→ **Records provided**
::::

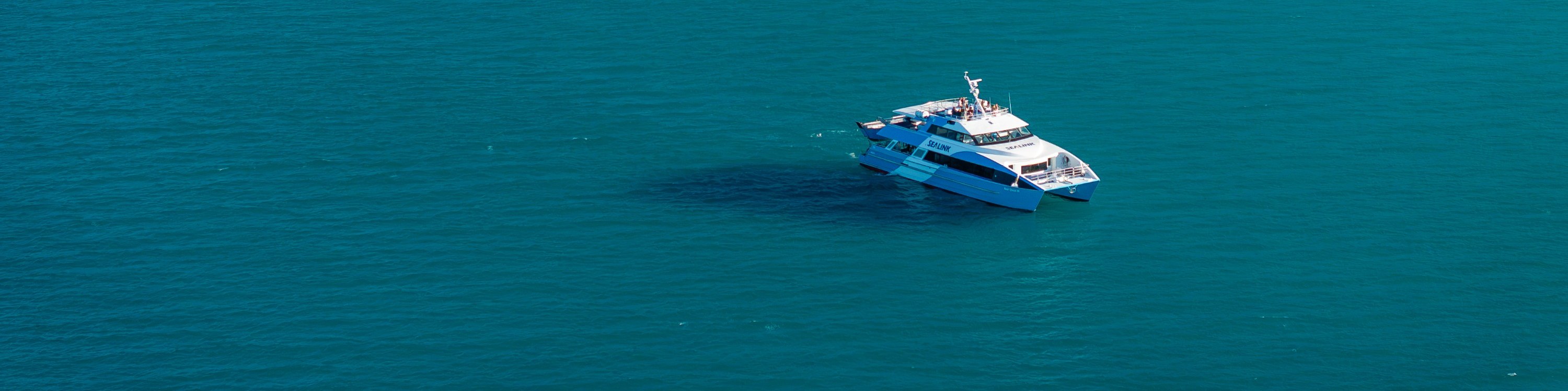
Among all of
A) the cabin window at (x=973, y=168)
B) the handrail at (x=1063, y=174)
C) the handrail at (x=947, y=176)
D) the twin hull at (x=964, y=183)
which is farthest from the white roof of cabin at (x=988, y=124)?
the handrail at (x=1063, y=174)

::::

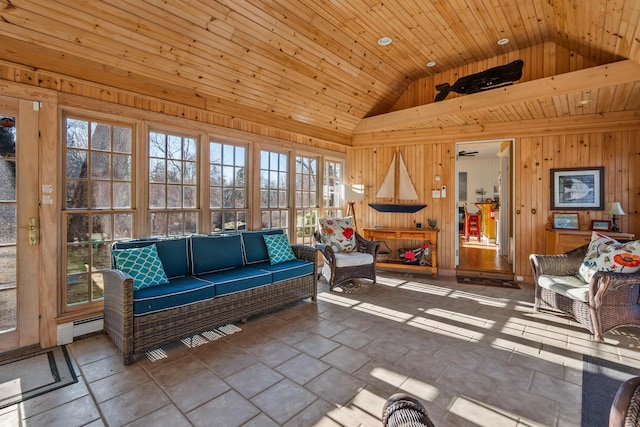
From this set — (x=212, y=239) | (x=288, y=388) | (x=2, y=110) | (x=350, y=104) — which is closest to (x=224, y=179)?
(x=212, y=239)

::::

→ **Short problem**
Gather every line of the listing above that contains the word "which", treating uppercase and lowercase letters as different.

→ **Output for this task**
which is farthest from the white roof of cabin at (x=988, y=124)?
From this set — (x=212, y=239) | (x=288, y=388) | (x=2, y=110) | (x=350, y=104) — which is closest to (x=224, y=179)?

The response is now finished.